At Media Play tonight, we bore witness to a harried mother trying to drag her son--I'll guess he was about 6 or 7 years old--away from the playing with the PlayStation 2. After the mom peeled her kid away from the game demo, I happened to glance down at the game that was in the console. They were demoing NanoBreaker by Konami. I cannot speak to the content of NanoBreaker, as I have not personally played it; however, the story is apparently that you are a cyborg fighter trying to slay the nanomachines that harvest human blood. The game is rated M (Mature), a rating roughly analogous to an R rating for a movie. In the words of the ESRB, "content may be suitable for persons ages 17 and older." Content descriptors for NanoBreaker indicate that the M rating is for blood and gore and violence. If the screenshots with that link are any indication, they're not just blowing smoke.

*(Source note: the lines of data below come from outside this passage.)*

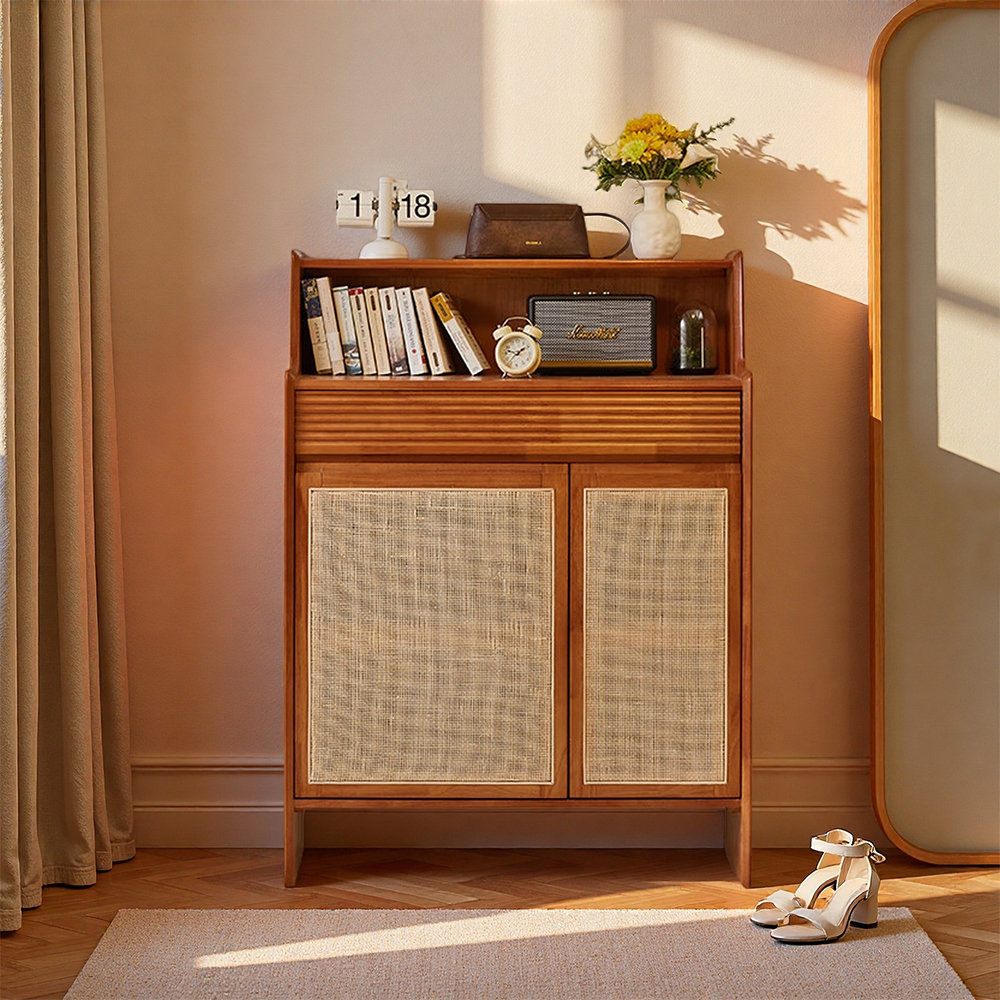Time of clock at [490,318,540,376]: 1:47
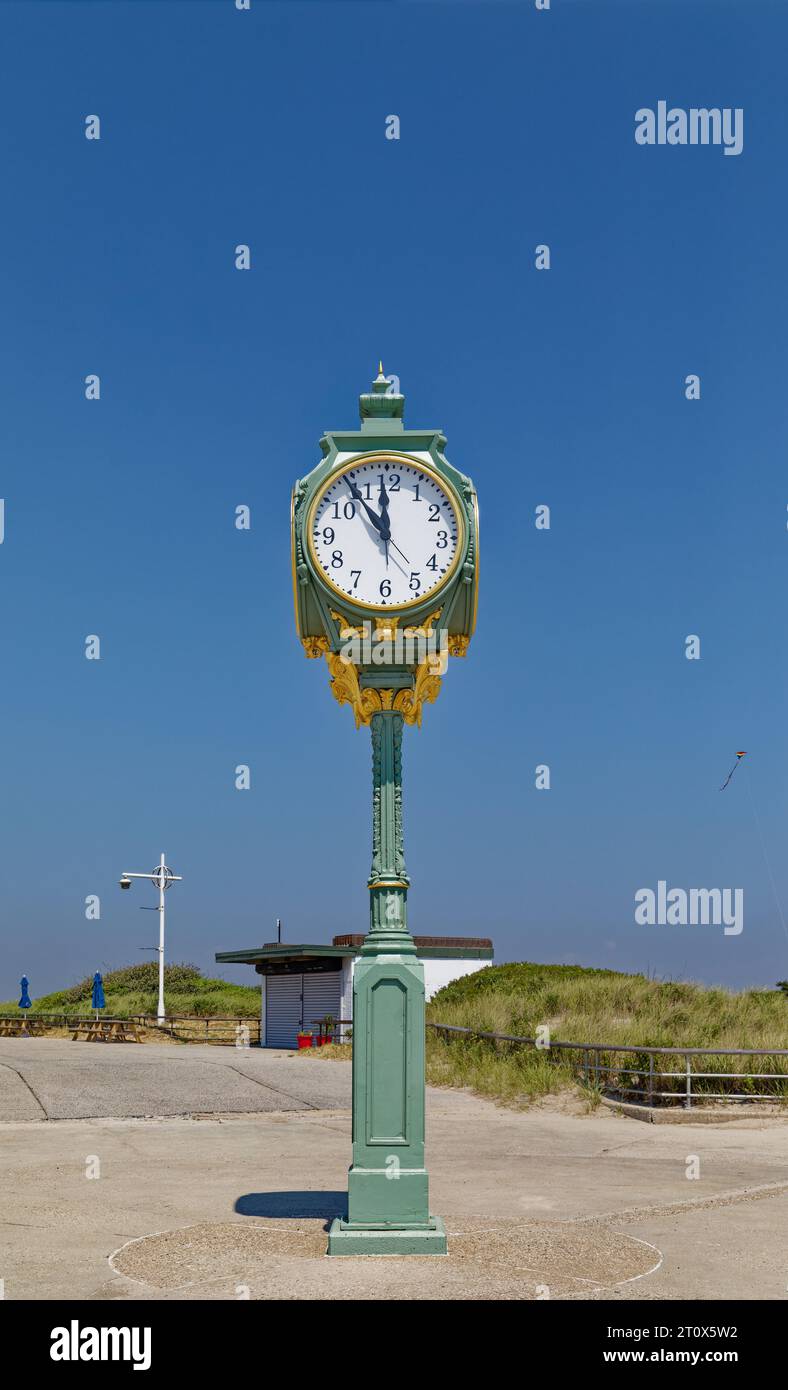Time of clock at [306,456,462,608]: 11:54
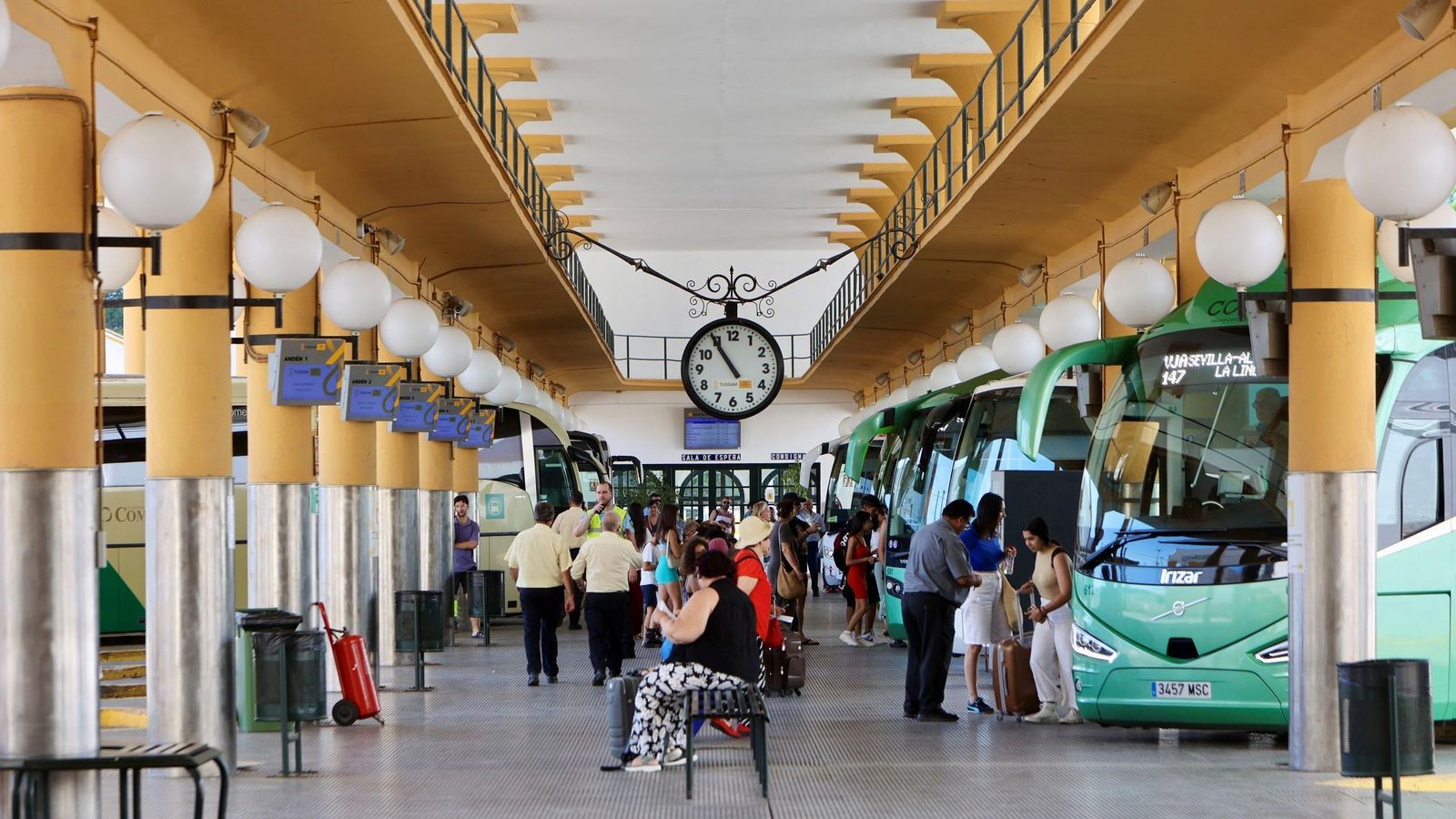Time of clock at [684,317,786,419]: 10:54
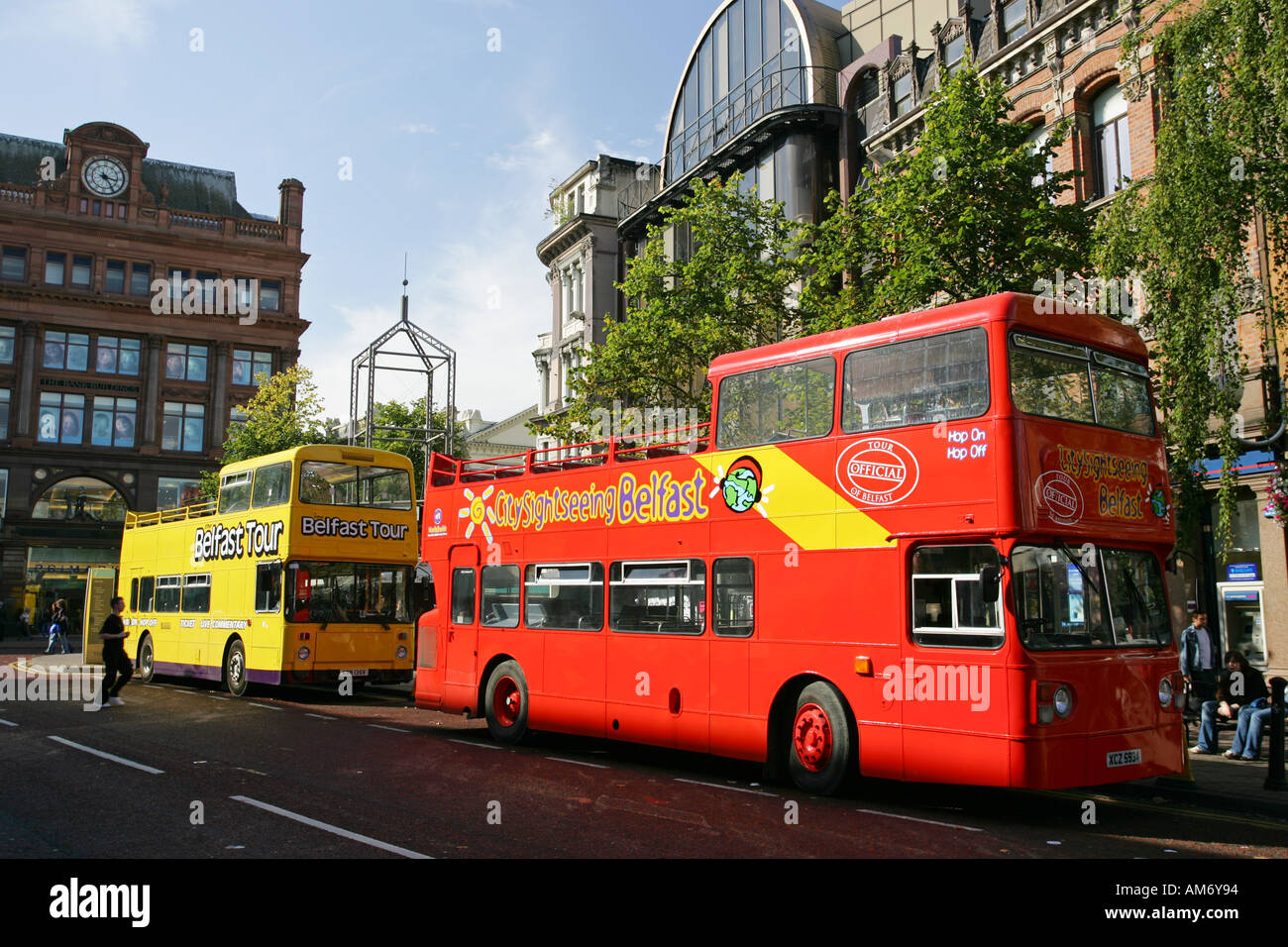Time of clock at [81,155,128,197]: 3:24
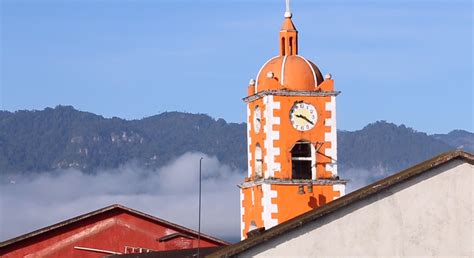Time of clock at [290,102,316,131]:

Now, I am all for letting video game developers (and movie producers, etc.) create products with as much blood, gore and violence as they deem necessary. Game developers will put out games they think they can sell, and there are people who enjoy a good polygon hack-and-slash. People are free to not purchase those games that they find objectionable. However, on purely a practical level, stores are getting sued for selling M-rated games to 16-year-olds. Wouldn't someone think that having an M-rated game playing in the demo consoles where any unsupervised 5-year-old can pony up to the controller might just be a bad idea?
1 comment:
If a child that young is unsupervised in a public place, I would say a video game is the least of the parent's problems. Can we say amber alert?